Preprints, Reports, Technical Reports

  • A. Goessmann, J. Schütte, M. Fröhlich, M. Eigel, A tensor network formalism for neuro-symbolic AI, Preprint no. 3257, WIAS, Berlin, 2026, DOI 10.20347/WIAS.PREPRINT.3257 .
    Abstract, PDF (689 kByte)
    The unification of neural and symbolic approaches to artificial intelligence remains a central open challenge. In this work, we introduce a tensor network formalism, which captures sparsity principles originating in the different paradigms in tensor decompositions. In particular, we describe a basis encoding scheme for functions and model neural decompositions as tensor decompositions. Furthermore, the proposed formalism can be applied to represent logical formulas and probability distributions as structured tensor decompositions. This unified treatment identifies tensor network contractions as a fundamental inference class and formulates efficiently scaling reasoning algorithms, originating from probability theory and propositional logic, as contraction message passing schemes. The framework enables the definition and training of hybrid logical and probabilistic models, which we call Hybrid Logic Networks. The theoretical concepts are accompanied by the python library tnreason, which enables the implementation and practical use of the proposed architectures.

  • M. Eigel, Ch. Miranda, A. Nouy, D. Sommer, Approximation and learning with compositional tensor trains, Preprint no. 3253, WIAS, Berlin, 2025, DOI 10.20347/WIAS.PREPRINT.3253 .
    Abstract, PDF (1203 kByte)
    We introduce compositional tensor trains (CTTs) for the approximation of multivariate functions, a class of models obtained by composing low-rank functions in the tensor-train format. This format can encode standard approximation tools, such as (sparse) polynomials, deep neural networks (DNNs) with fixed width, or tensor networks with arbitrary permutation of the inputs, or more general affine coordinate transformations, with similar complexities.

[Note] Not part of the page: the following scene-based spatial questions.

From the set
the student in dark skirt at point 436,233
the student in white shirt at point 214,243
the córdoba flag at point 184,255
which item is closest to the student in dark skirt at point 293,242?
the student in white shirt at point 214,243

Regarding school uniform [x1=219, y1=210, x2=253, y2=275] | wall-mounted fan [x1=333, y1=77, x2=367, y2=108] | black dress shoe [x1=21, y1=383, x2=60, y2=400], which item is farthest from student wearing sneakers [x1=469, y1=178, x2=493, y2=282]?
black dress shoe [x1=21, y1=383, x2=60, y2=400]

This format can be viewed as a DNN with width exponential in the input dimension and structured weights matrices. Compared to DNNs, this format enables controlled compression at the layer level using efficient tensor algebra. par On the optimization side, we derive a layerwise algorithm inspired by natural gradient descent, allowing to exploit efficient low-rank tensor algebra. This relies on low-rank estimations of Gram matrices, and tensor structured random sketching. Viewing the format as a discrete dynamical system, we also derive an optimization algorithm inspired by numerical methods in optimal control. Numerical experiments on regression tasks demonstrate the expressivity of the new format and the relevance of the proposed optimization algorithms. par Overall, CTTs combine the expressivity of compositional models with the algorithmic efficiency of tensor algebra, offering a scalable alternative to standard deep neural networks.

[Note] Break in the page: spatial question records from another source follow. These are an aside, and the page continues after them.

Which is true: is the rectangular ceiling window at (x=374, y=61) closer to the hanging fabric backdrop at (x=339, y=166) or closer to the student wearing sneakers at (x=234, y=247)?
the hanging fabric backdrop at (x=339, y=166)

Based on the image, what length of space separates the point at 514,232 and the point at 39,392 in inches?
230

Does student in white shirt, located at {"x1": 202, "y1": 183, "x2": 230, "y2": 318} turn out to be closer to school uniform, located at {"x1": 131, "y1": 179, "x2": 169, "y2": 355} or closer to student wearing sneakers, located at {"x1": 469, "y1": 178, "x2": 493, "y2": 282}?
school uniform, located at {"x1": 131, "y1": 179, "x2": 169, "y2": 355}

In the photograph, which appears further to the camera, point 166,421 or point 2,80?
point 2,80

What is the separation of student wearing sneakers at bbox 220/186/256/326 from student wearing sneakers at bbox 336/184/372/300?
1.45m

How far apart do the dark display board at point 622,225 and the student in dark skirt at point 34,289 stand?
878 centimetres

  • F. Cheng, R. Lasarzik, M. Thomas, Analysis of a Cahn--Hilliard model for viscoelastoplastic two-phase flows, Preprint no. 3247, WIAS, Berlin, 2025, DOI 10.20347/WIAS.PREPRINT.3247 .
    Abstract, PDF (431 kByte)
    We study a Cahn--Hilliard two-phase model describing the flow of two viscoelastoplastic fluids, which arises in geodynamics. A phase-field variable indicates the proportional distribution of the two fluids in the mixture. The motion of the incompressible mixture is described in terms of the volume-averaged velocity. Besides a volume-averaged Stokes-like viscous contribution, the Cauchy stress tensor in the momentum balance contains an additional volume-averaged internal stress tensor to model the elastoplastic behavior. This internal stress has its own evolution law featuring the nonlinear Zaremba-Jaumann time-derivative and the subdifferential of a non-smooth plastic potential. The well-posedness of this system is studied in two cases: Based on a regularization by stress-diffusion we obtain the existence of Leray-Hopf-type weak solutions. In order to deduce existence results also in the absence of the regularization, we introduce the concept of dissipative solutions, which is based on an estimate for the relative energy. We discuss general properties of dissipative solutions and show their existence for the viscoelastoplastic two-phase model in the setting of stress-diffusion. By a limit passage in the relative energy inequality for vanishing stress-diffusion, we conclude an existence result for the non-regularized model.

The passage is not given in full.